John Franklin said...

Cliff:
You state that a surface-based inversion is "an 'inversion' of the normal situation of temperature warming with height". I was taught (and recently heard a a TV weatherman say) that an inversion was when temperatures increased with increased altitude, which is unlike the normal condition of temperature decreasing with height. This would make a "surface-based inversion" simply an inversion caused by conditions at the earth's surface.
Your definition appears to be different than the one I learned but perhaps that is because I couldn't afford the tuition at UW.
Thanks for any clarification.

Joel Levin said...

Timely post. The long range forecast predicts cold, cold, cold.

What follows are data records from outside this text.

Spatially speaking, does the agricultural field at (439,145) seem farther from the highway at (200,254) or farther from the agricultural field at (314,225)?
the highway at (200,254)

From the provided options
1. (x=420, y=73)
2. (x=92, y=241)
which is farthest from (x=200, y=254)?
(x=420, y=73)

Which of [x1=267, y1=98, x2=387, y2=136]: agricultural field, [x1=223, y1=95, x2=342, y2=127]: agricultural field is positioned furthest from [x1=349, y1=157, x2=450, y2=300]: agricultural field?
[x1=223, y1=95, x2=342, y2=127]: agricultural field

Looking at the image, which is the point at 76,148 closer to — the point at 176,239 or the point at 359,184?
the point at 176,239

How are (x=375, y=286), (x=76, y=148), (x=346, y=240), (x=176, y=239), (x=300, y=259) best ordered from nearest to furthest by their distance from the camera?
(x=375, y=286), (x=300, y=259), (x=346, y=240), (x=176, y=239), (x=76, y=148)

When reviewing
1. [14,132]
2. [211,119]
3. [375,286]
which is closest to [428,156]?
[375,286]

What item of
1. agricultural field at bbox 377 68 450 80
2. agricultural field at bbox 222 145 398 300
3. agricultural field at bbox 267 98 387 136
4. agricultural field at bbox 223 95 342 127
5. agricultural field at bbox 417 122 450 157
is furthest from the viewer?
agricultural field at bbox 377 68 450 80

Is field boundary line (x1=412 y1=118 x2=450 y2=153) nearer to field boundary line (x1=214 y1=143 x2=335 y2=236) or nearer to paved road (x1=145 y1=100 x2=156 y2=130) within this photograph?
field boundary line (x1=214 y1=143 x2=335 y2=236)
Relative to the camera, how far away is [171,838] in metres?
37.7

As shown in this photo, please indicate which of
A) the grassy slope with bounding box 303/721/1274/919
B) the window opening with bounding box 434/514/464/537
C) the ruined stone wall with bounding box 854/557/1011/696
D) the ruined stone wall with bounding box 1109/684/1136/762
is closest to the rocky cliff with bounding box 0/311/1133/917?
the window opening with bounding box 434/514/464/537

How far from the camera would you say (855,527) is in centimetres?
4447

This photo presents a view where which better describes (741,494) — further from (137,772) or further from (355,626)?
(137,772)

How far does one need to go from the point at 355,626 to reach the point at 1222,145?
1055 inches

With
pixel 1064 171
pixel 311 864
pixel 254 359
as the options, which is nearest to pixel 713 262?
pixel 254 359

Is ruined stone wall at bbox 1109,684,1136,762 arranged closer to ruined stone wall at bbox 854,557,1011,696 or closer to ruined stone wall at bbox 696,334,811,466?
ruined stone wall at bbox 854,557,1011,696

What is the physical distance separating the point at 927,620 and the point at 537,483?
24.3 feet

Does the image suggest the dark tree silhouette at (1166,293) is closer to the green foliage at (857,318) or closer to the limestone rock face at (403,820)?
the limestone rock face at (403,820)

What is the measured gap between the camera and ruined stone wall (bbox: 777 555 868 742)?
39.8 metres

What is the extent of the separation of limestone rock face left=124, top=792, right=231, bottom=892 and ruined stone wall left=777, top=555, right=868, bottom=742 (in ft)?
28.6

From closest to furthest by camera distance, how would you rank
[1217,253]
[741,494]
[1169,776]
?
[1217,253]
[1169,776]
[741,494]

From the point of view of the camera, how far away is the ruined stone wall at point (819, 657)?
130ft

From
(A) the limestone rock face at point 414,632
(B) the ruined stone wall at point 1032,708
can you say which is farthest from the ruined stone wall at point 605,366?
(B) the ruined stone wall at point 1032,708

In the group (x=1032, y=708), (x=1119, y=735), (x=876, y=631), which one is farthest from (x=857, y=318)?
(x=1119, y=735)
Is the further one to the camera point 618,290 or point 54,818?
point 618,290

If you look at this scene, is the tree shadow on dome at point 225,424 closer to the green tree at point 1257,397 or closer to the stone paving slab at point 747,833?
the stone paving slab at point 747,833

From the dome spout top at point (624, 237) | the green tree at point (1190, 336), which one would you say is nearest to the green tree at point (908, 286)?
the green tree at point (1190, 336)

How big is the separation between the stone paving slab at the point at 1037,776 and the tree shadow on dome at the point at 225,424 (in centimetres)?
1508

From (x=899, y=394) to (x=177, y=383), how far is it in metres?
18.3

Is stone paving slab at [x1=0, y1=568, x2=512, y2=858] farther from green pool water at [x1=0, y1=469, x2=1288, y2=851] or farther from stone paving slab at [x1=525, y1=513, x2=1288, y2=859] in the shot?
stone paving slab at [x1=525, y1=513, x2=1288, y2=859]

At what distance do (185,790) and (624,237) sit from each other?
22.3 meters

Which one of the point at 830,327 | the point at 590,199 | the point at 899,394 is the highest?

Cliff Mass Weather Blog said...

John...sorry..that was a typo..fixed...normal situation is when the air cools with height. Need another cup of coffee!.thanks...cliff

Dan McShane said...

So far I have seen ice on the surface of the ground and other objects three times this fall with official temps that were on the order of 35. That was the case on Friday in Bellingham.
I have also observed this condition on snow fields at warmer temps. The air may be in the upper 40s, but the snow is ice hard.

Chicken Pilot said...

Demonic threat? Come on now, it is just mother nature. Learn to live with the planet and adverse weather does not seem so "demonic". I rode street bikes yr round. You just need to adjust.

linda said...

NWS.... says SNOW on thursday.

Gary said...

Regarding temp decrease with elevation:
I have hiked in the mountains for many years, and a useful number I learned early on is the "adiabatic lapse rate", or the rate at which temp of dry air decreases with elevation. This value is roughly 5.5F/1000' (9.8C/1000M). (Wikipedia has a good writeup on this.) So, at 850', the temp drop due to elevation would be about 4.5F. -- Gary

Gary said...

Re: Rate at which surfaces ice up: Two other factors to pay attention to are the color and texture of the surface. Both affect the rate at which a solid will give off (and absorb) radiation. Darker-colored substances radiate faster than lighter-colored ones, so that blacktop tends to form ice faster than lighter concrete (under the conditions Cliff is describing). And rough surfaces (I think) radiate faster than do smooth ones.

Check out "blackbody radiation" for another application of this phenomenon. -- Gary

mle_ii said...

Any thoughts about the weather that's supposedly coming the next week or so. Snow at lower elevations? Wondering if I should put on my snow tires yet (not studded) for traveling down to Oregon next week for Thanksgiving.

Thank you,
Mike

Corie said...

Wind gusts in Olympia tonight have power lines down along Littlerock Rd. Power went out here for a few seconds and has flickered off and on.
Officially, NOAA is saying gusts of 25 at the airport ( but who lives at the airport, as George Carlin used to say). It is always gustier along the foot of the Black Hills.

Christopher said...

Strength of Monday night winds in San Juan Islands was seriously underestimated. About 24 hours ago, max gusts were predicted at under 30. Then they bumped them up to 37, then on Mon afternoon to 47, and finally at 8:07 they issued a high wind warning of gusts to 60. How is it they were still so far off so close to the event?